- [Goal of the exercise]: Write out the records below exactly as they appear, starting with the line containing "From the photograph before" and going on through the line containing "What physical distance", with both of those lines included. Leave out any pictures.

- [Supplied entries]:
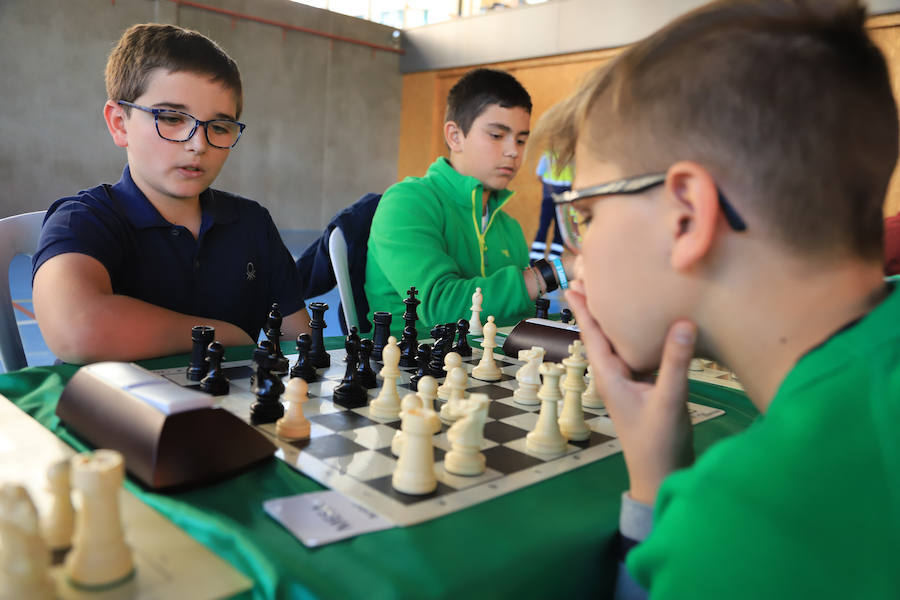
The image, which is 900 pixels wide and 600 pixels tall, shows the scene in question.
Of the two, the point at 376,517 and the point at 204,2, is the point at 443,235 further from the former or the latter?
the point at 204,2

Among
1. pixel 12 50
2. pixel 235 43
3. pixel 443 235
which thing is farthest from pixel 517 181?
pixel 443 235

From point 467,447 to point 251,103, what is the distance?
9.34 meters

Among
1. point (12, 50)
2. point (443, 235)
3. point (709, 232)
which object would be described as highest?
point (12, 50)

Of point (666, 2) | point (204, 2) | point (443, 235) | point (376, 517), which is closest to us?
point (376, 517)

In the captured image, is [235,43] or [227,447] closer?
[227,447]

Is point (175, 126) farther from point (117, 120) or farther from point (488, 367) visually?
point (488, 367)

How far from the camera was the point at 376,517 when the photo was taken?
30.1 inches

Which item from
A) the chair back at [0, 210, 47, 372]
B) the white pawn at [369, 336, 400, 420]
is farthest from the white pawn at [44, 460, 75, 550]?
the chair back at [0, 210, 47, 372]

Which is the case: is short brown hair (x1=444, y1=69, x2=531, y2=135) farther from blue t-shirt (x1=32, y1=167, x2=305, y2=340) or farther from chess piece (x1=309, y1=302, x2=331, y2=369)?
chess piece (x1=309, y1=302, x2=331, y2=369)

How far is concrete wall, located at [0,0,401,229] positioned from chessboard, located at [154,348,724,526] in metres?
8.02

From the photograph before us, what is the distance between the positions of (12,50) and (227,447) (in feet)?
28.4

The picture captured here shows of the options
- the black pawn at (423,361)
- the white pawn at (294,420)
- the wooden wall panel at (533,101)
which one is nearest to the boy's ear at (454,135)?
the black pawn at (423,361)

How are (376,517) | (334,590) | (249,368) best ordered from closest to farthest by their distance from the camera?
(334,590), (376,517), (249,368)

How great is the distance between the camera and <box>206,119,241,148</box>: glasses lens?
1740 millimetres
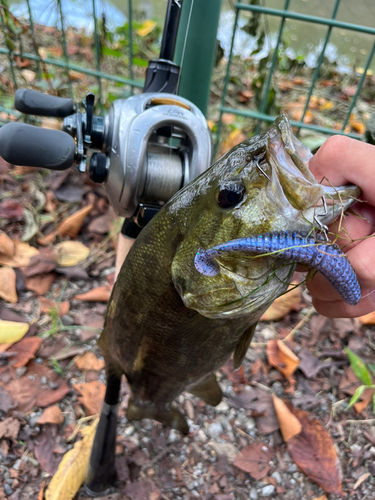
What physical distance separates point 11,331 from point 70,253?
...
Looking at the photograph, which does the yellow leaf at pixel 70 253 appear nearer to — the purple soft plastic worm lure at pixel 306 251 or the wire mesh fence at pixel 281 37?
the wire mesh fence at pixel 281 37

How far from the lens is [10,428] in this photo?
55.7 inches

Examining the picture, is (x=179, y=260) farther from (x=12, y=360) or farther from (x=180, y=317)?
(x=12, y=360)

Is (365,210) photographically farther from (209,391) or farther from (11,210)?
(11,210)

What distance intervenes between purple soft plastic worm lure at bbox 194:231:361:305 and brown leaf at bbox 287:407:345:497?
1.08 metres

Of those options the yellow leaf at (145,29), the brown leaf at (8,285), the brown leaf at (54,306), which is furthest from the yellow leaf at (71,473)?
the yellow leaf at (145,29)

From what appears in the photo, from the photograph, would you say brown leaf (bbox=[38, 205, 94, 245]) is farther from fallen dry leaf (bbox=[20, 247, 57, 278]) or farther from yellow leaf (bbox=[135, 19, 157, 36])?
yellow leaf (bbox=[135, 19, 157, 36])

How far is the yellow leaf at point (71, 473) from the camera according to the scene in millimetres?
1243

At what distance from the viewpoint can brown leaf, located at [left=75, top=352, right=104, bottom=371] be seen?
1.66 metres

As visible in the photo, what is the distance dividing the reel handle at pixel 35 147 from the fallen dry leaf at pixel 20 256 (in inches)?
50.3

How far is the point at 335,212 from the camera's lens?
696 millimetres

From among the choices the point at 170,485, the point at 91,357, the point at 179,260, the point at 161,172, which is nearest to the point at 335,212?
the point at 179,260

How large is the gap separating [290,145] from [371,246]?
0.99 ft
==
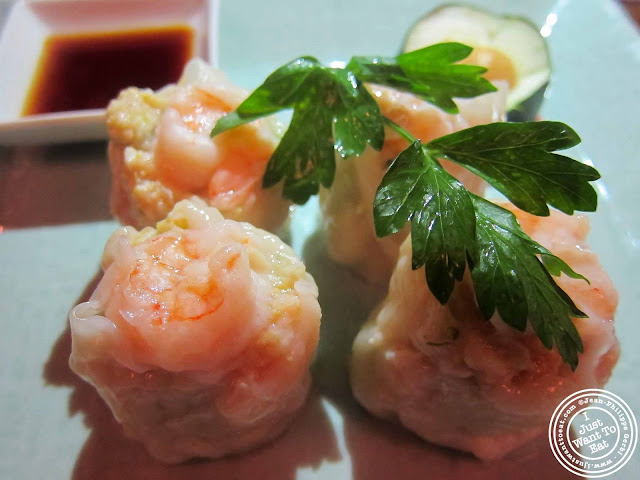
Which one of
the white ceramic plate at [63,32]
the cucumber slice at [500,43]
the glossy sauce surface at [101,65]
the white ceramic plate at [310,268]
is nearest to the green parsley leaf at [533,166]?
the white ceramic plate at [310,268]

- [Task response]:
From the photograph before us, what is the distance between the positions of (12,50) and (227,447) (in feet)?
28.4

The picture captured here shows of the options
- the black pawn at (423,361)
- the white pawn at (294,420)
- the wooden wall panel at (533,101)
which one is nearest to the boy's ear at (454,135)?
the black pawn at (423,361)

How are (376,517) | (334,590) | (249,368) best ordered from closest to farthest by their distance from the camera?
(334,590), (376,517), (249,368)

How great is the distance between the camera and <box>206,119,241,148</box>: glasses lens?
1740 millimetres
What physical distance separates point 11,331 from point 70,253?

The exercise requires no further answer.